Sunday, September 06, 2009
History We Shouldn't Forget
Lately, I've been reading through William Shirer's "The Rise and Fall of the Third Reich." As I perused the early chapters about Adolf Hitler's ascendancy in Germany, I was struck by these excerpted passages . . .
The plan was deceptively simple and had the advantage of cloaking the seizure of absolute power in legality.
Before the [Reichstag] was the so-called Enabling Act—the Law for Removing the Distress of People and Reich, as it was officially called. Its five brief paragraphs took the power of legislation, including control of the Reich budget, approval of treaties with foreign states and the initiating of constitutional amendments, away from Parliament and handed it over to the Reich cabinet for a period of four years. Moreover, the act stipulated that the laws enacted by the cabinet were to be drafted by the Chancellor and 'might deviate from the constitution'. No wals were to 'affect the position of the Reichstag'—surely the cruelest joke of all—and the powers of the President remained 'undisturbed'.
Hitler reiterated these last two points in a speech of unexpected restraint to the deputies assembled in the ornate opera house, which had long specialized in the lighter operatic works and whose aisles were now lined with brown-shirted storm troopers, whose scarred bully faces indicated that no nonsense would be tolerated from the representatives of the people.
"The government [Hitler promised] will make use of these powers only insofar as they are essential for carrying out vitally necessary measures. Neither the existence of the Reichstag nor that of the Reichsrat is menaced. The position and rights of the President remained unaltered . . . The separate existence of the federal states will not be done away with. The rights of the churches will not be diminished and their relationship to the State will not be modified. The number of cases in which an internal necessity exists for having recourse to such a law is in itself a limited one."
The fiery Nazi leader sounded quite moderate and almost modest; it was too early in the life of the Third Reich for even the opposition members to know full well the value of Hitler's promises . . .
The vote was soon taken: 441 for, and 84 (all Social Democrats) against. The Nazi deputies sprang to their feet shouting and stamping deliriously and then, joined by the storm troopers, burst into the Horst Wessel song, which would soon take its place alongside "Deutschland uber Alles" as one of the two national anthems.
Thus was parliamentary democracy finally interred in Germany.

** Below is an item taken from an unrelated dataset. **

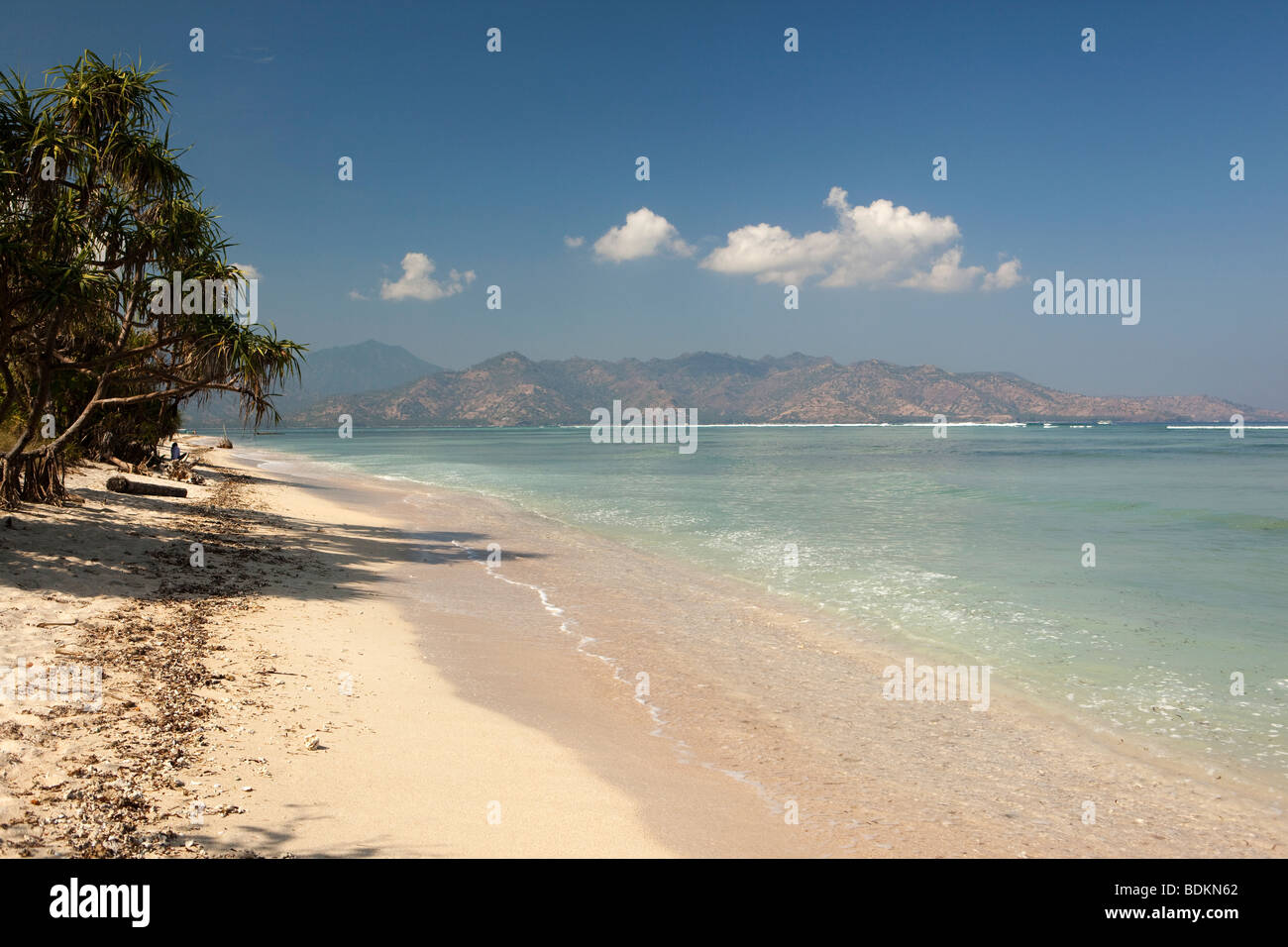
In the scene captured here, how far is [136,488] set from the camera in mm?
22062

. . . it was all done quite legally, though accompanied by terror. Parliament had turned over its constitutional authority to Hitler and thereby committed suicide, though its body continued on in an embalmed state to the very end of the Third Reich.
This is history recorded by someone who watched it happen. I think we all would do well to think about it again, lest it happen in our own time, and in our own country.